▸ **WHAT IS EXPECTED**:
Take the records underneath and set them down exactly.

▸ **TASK DATA**:
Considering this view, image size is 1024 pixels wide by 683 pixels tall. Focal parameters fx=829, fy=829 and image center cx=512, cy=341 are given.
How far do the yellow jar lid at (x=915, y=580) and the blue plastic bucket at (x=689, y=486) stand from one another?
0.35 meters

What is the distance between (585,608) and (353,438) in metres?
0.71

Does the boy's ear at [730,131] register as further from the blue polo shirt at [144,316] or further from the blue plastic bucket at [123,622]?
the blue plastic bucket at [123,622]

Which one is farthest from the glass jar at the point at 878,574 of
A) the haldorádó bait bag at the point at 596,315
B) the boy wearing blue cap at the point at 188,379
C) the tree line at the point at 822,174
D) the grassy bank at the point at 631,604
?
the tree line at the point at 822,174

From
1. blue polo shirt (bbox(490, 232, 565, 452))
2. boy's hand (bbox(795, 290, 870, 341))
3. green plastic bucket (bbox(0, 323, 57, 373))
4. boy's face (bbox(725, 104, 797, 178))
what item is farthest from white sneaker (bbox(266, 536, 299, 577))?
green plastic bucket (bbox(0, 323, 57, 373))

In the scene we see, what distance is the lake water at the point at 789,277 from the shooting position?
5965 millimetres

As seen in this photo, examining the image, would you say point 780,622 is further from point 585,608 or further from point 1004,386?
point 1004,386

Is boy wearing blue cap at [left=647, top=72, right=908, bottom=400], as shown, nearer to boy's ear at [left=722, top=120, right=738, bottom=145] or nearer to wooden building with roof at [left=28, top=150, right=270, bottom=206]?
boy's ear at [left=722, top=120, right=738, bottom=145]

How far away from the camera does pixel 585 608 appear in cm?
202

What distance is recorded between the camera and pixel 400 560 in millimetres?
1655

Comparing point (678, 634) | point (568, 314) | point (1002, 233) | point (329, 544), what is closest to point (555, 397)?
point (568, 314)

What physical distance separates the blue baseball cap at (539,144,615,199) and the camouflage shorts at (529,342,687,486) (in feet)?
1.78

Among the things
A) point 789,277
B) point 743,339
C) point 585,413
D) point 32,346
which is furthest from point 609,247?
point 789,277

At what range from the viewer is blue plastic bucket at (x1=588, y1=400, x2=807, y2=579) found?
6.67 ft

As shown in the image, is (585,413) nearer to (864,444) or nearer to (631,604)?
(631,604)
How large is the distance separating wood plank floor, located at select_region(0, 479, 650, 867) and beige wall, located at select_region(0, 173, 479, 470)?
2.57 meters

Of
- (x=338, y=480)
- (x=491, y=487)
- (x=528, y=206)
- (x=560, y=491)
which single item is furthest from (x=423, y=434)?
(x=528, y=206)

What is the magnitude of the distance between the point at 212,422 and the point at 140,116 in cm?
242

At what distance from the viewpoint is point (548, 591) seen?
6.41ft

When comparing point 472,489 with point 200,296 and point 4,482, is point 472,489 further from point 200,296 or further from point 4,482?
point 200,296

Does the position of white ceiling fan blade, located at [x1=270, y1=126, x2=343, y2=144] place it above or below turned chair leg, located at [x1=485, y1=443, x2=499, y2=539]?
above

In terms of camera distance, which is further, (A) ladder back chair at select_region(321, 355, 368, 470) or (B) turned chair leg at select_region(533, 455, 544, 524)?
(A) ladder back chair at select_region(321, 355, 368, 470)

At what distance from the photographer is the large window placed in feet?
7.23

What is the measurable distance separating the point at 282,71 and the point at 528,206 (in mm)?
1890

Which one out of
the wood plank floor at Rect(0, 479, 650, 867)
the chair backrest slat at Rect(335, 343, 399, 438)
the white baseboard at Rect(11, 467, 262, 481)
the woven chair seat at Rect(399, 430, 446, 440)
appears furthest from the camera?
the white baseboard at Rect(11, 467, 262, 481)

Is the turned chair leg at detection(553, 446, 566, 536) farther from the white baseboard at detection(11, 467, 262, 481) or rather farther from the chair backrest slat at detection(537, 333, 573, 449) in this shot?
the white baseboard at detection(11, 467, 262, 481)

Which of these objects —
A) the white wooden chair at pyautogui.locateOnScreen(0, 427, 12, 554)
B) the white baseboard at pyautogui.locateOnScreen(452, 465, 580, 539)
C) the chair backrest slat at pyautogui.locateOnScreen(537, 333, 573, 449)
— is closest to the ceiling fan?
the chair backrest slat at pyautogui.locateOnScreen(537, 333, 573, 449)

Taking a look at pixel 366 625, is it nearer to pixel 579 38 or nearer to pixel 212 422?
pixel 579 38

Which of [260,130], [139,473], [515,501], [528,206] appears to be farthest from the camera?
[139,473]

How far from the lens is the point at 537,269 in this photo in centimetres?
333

▸ **ANSWER TO THE EXERCISE**:
Considering this view, image size is 1024 pixels wide by 683 pixels tall. Focal parameters fx=829, fy=829 and image center cx=512, cy=341 are given.
How far do the yellow jar lid at (x=915, y=580) and the blue plastic bucket at (x=689, y=486) stand from one another?
0.35 meters

What is the distance between (585,608) and (353,438) in metres?
0.71

Does the boy's ear at [730,131] register as further from the blue polo shirt at [144,316] or further from the blue plastic bucket at [123,622]?
the blue plastic bucket at [123,622]

Which one is farthest from the glass jar at the point at 878,574 of
A) the haldorádó bait bag at the point at 596,315
B) the boy wearing blue cap at the point at 188,379
C) the tree line at the point at 822,174
D) the grassy bank at the point at 631,604
?
the tree line at the point at 822,174

From
1. blue polo shirt (bbox(490, 232, 565, 452))
2. boy's hand (bbox(795, 290, 870, 341))
3. green plastic bucket (bbox(0, 323, 57, 373))
4. boy's face (bbox(725, 104, 797, 178))
what item is farthest from white sneaker (bbox(266, 536, 299, 577))?
green plastic bucket (bbox(0, 323, 57, 373))

In the scene we see, what distance is the lake water at the point at 789,277 from the shooting position?
5965 millimetres

As seen in this photo, examining the image, would you say point 780,622 is further from point 585,608 or further from point 1004,386?
point 1004,386

Is boy wearing blue cap at [left=647, top=72, right=908, bottom=400], as shown, nearer to boy's ear at [left=722, top=120, right=738, bottom=145] or nearer to wooden building with roof at [left=28, top=150, right=270, bottom=206]?
boy's ear at [left=722, top=120, right=738, bottom=145]

How far away from the camera does pixel 585 608 appear in cm?
202

What distance is recorded between the camera and pixel 400 560 in millimetres?
1655

Comparing point (678, 634) | point (568, 314) | point (1002, 233) | point (329, 544), what is closest to point (555, 397)?
point (568, 314)

What physical distance separates the blue baseball cap at (539,144,615,199) and the camouflage shorts at (529,342,687,486) (in feet)?
1.78

Among the things
A) point 789,277
B) point 743,339
C) point 585,413
D) point 32,346
which is furthest from point 609,247?
point 789,277

At what range from the viewer is blue plastic bucket at (x1=588, y1=400, x2=807, y2=579) found?
6.67 ft

As shown in the image, is (585,413) nearer to (864,444) or nearer to (631,604)?
(631,604)
How large is the distance separating wood plank floor, located at select_region(0, 479, 650, 867) and beige wall, located at select_region(0, 173, 479, 470)?
2.57 meters

Of
- (x=338, y=480)
- (x=491, y=487)
- (x=528, y=206)
- (x=560, y=491)
which single item is furthest from (x=423, y=434)?
(x=528, y=206)

What is the magnitude of the distance between the point at 212,422 and the point at 140,116 in cm?
242

At what distance from the viewpoint is point (548, 591) seen?
6.41ft

When comparing point 472,489 with point 200,296 and point 4,482, is point 472,489 further from point 200,296 or further from point 4,482?
point 200,296

Does the position of white ceiling fan blade, located at [x1=270, y1=126, x2=343, y2=144] place it above or below turned chair leg, located at [x1=485, y1=443, x2=499, y2=539]?
above

In terms of camera distance, which is further, (A) ladder back chair at select_region(321, 355, 368, 470) or (B) turned chair leg at select_region(533, 455, 544, 524)?
(A) ladder back chair at select_region(321, 355, 368, 470)

At what distance from the photographer is the large window placed in feet?
7.23

What is the measurable distance separating the point at 282,71 and the point at 528,206 (in mm)?
1890

Which one out of
the wood plank floor at Rect(0, 479, 650, 867)
the chair backrest slat at Rect(335, 343, 399, 438)
the white baseboard at Rect(11, 467, 262, 481)
the woven chair seat at Rect(399, 430, 446, 440)
appears furthest from the camera?
the white baseboard at Rect(11, 467, 262, 481)

Is the turned chair leg at detection(553, 446, 566, 536) farther from the white baseboard at detection(11, 467, 262, 481) or rather farther from the chair backrest slat at detection(537, 333, 573, 449) in this shot?
the white baseboard at detection(11, 467, 262, 481)

Which of these objects —
A) the white wooden chair at pyautogui.locateOnScreen(0, 427, 12, 554)
B) the white baseboard at pyautogui.locateOnScreen(452, 465, 580, 539)
C) the chair backrest slat at pyautogui.locateOnScreen(537, 333, 573, 449)
— is closest to the ceiling fan?
the chair backrest slat at pyautogui.locateOnScreen(537, 333, 573, 449)

Taking a look at pixel 366 625, is it nearer to pixel 579 38 or nearer to pixel 212 422?
pixel 579 38

Which of [260,130], [139,473], [515,501], [528,206] appears to be farthest from the camera?
[139,473]

How far from the lens is the point at 537,269 in this photo in centimetres?
333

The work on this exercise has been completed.